FileNotFoundError on bias_corrector.pkl: POSTPROCESS did not complete or was interrupted. Re-run cli run postprocess.
Empty hindcast_slices: no walk-forward CV folds exist (only a fit_production run_dir). compute_metrics returns an empty list; write_metrics_artefacts is a no-op.
Cloud PNG write failure: CloudPath.write_bytes requires network access. On dev EC2 with $INPUT_DATA_DIR pointing at S3, plots will fail if credentials are not configured.
prep/pdp.py calling .predict(): this is the only prep module that re-invokes a model method (on a static grid, not live data). If the regressor's predict signature changes, PDPs fail at plot time, not at fit time.
MLflow DB locking (tracked in project MEMORY.md): concurrent evaluate calls for the same commodity can cause OperationalError.

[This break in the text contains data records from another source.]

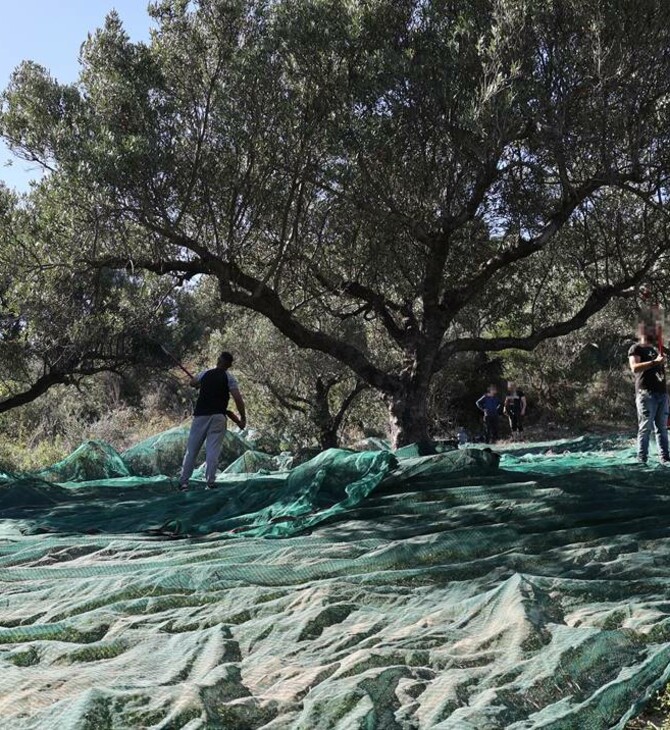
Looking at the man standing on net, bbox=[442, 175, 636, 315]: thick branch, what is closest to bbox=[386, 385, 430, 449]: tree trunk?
bbox=[442, 175, 636, 315]: thick branch

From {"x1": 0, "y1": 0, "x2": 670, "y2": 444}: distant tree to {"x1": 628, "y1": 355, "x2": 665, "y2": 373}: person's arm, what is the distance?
6.25ft

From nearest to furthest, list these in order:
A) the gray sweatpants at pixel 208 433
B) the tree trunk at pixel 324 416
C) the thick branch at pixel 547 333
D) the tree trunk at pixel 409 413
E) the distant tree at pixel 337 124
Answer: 1. the distant tree at pixel 337 124
2. the gray sweatpants at pixel 208 433
3. the tree trunk at pixel 409 413
4. the thick branch at pixel 547 333
5. the tree trunk at pixel 324 416

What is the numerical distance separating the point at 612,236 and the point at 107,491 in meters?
7.74

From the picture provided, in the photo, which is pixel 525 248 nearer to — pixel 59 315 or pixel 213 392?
pixel 213 392

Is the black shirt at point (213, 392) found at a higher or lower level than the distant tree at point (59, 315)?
lower

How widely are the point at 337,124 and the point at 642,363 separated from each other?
4.32 meters

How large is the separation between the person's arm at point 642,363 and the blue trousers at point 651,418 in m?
0.35

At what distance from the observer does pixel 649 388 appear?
32.0 ft

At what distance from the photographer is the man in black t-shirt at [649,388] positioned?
31.4 feet

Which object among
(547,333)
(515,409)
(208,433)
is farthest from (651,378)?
(515,409)

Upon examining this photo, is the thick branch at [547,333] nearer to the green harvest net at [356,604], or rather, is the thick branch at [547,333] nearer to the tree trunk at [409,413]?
the tree trunk at [409,413]

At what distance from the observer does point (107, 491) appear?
11.0m

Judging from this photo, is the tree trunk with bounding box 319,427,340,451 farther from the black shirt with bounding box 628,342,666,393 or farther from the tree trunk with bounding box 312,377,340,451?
the black shirt with bounding box 628,342,666,393

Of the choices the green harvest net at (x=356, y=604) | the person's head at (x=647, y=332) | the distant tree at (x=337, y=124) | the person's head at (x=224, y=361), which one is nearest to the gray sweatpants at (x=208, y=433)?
the person's head at (x=224, y=361)
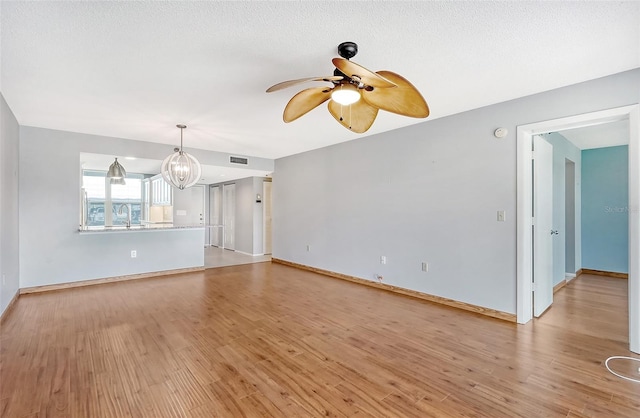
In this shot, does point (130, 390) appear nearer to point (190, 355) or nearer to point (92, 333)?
point (190, 355)

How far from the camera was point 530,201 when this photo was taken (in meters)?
3.22

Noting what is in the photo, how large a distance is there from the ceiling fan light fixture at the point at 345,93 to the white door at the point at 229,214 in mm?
6871

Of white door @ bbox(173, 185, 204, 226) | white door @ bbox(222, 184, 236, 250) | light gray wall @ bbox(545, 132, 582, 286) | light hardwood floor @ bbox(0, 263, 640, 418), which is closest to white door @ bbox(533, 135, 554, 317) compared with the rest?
light hardwood floor @ bbox(0, 263, 640, 418)

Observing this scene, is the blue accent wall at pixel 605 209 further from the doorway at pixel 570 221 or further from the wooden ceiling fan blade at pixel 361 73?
the wooden ceiling fan blade at pixel 361 73

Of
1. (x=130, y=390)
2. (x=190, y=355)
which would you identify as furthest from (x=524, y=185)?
(x=130, y=390)

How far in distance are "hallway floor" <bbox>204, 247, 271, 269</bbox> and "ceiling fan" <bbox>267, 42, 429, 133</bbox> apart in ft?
16.1

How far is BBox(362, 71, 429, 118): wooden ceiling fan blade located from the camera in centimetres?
191

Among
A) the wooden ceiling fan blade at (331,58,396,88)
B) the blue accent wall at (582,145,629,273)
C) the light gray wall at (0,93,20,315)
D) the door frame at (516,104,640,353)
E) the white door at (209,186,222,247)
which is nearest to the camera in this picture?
the wooden ceiling fan blade at (331,58,396,88)

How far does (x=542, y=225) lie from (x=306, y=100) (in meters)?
3.13

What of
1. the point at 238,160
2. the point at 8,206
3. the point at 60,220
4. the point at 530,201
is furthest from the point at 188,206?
the point at 530,201

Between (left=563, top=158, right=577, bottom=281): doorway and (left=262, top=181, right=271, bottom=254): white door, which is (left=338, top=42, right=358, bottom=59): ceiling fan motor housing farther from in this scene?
(left=262, top=181, right=271, bottom=254): white door

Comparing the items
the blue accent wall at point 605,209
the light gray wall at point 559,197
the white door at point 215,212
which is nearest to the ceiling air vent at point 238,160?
the white door at point 215,212

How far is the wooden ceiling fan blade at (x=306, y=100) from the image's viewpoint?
7.29 ft

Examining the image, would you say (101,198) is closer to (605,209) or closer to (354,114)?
(354,114)
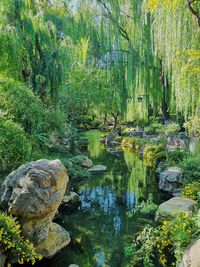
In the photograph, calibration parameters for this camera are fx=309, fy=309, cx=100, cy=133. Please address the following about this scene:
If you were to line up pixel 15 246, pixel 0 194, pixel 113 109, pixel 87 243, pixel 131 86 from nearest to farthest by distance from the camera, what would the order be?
pixel 15 246, pixel 0 194, pixel 87 243, pixel 131 86, pixel 113 109

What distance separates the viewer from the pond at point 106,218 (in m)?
5.14

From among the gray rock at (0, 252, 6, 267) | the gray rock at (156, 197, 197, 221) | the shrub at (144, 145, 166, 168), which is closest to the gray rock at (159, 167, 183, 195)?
the gray rock at (156, 197, 197, 221)

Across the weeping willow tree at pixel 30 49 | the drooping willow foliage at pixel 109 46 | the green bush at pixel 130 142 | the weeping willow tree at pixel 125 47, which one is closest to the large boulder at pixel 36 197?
the drooping willow foliage at pixel 109 46

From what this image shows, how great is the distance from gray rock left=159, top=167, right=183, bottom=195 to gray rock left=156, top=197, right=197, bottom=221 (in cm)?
184

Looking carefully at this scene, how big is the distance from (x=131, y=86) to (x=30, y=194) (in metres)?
9.14

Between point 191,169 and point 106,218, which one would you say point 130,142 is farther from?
point 106,218

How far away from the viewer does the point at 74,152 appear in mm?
12984

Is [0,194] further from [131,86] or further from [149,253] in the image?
[131,86]

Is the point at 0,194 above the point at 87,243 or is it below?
above

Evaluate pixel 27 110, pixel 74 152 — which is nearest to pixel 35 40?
pixel 27 110

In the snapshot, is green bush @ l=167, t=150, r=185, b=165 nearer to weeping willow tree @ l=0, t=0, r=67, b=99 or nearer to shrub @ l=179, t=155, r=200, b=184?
shrub @ l=179, t=155, r=200, b=184

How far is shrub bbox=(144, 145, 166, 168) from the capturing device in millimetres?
11241

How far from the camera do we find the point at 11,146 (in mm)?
5840

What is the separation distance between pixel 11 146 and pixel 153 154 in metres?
7.31
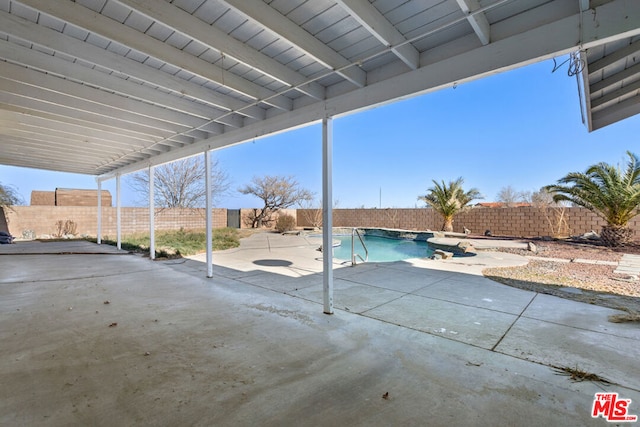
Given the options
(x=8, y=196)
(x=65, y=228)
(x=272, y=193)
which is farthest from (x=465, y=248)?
(x=8, y=196)

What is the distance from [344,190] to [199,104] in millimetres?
16079

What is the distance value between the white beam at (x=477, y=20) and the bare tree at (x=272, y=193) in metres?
16.2

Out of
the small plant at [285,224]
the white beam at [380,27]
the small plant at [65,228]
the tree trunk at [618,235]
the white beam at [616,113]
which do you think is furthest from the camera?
the small plant at [285,224]

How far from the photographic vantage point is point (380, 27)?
2168 mm

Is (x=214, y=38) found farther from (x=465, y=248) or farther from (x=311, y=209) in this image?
(x=311, y=209)

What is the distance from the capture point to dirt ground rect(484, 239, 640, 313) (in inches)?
149

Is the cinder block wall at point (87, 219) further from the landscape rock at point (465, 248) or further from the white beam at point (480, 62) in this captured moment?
the landscape rock at point (465, 248)

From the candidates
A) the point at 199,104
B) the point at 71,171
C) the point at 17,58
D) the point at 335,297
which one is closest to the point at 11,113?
the point at 17,58

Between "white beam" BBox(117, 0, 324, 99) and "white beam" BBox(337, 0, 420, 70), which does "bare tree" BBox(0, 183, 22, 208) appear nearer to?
"white beam" BBox(117, 0, 324, 99)

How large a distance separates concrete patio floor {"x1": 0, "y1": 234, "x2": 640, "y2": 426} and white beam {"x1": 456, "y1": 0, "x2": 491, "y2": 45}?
97.0 inches

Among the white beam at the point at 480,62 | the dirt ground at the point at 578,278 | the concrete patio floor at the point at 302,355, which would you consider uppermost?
the white beam at the point at 480,62

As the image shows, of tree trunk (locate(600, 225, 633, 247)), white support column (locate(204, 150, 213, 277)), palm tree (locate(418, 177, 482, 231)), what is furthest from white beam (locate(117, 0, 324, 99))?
palm tree (locate(418, 177, 482, 231))

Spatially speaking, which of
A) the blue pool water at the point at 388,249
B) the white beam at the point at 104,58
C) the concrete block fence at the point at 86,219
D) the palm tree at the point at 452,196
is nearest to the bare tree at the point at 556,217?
the palm tree at the point at 452,196

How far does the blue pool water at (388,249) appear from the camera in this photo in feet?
32.1
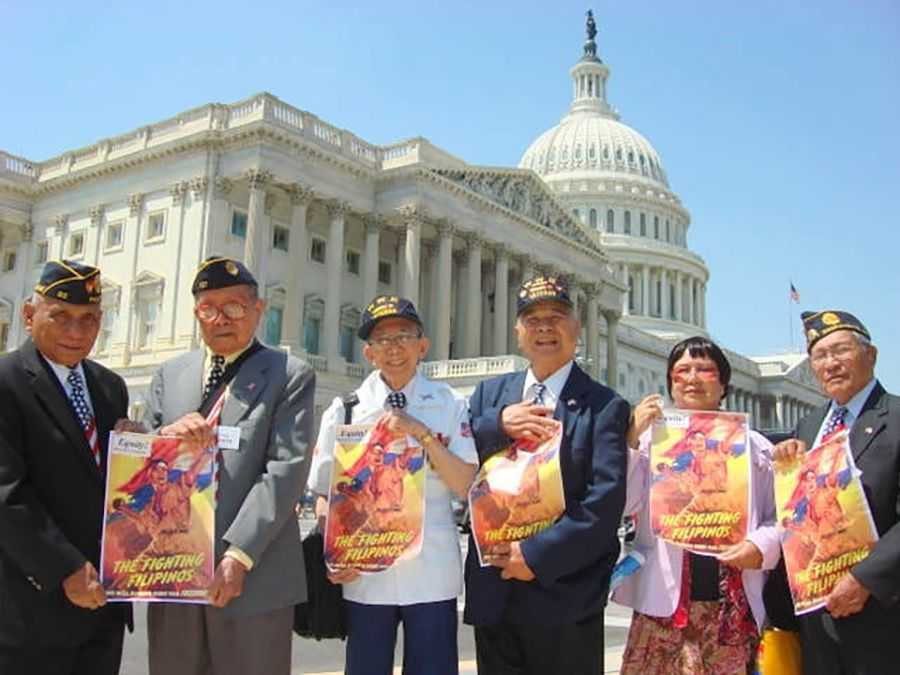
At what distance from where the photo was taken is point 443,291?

Run evaluate sequentially per commodity.

Cross-references¶

stages.md — run_diagnostics.py function signatures
diagnostics.md — full module-level detail for metrics.py and runners.py
plots.md — full plot inventory, PlotSpec/PlotGroup registry
deliver.md — downstream stage that consumes the same walk_forward_preds.parquet
forecast.md — forecast pipeline which runs its own postprocess but reuses metrics concepts

PRs¶

No dedicated PR for the evaluate pipeline in the tracked window. Plot subsystem introduced progressively; PR #340 added window-aware MAPE (dashboard side only). See dashboard.md for window-aware scoring context.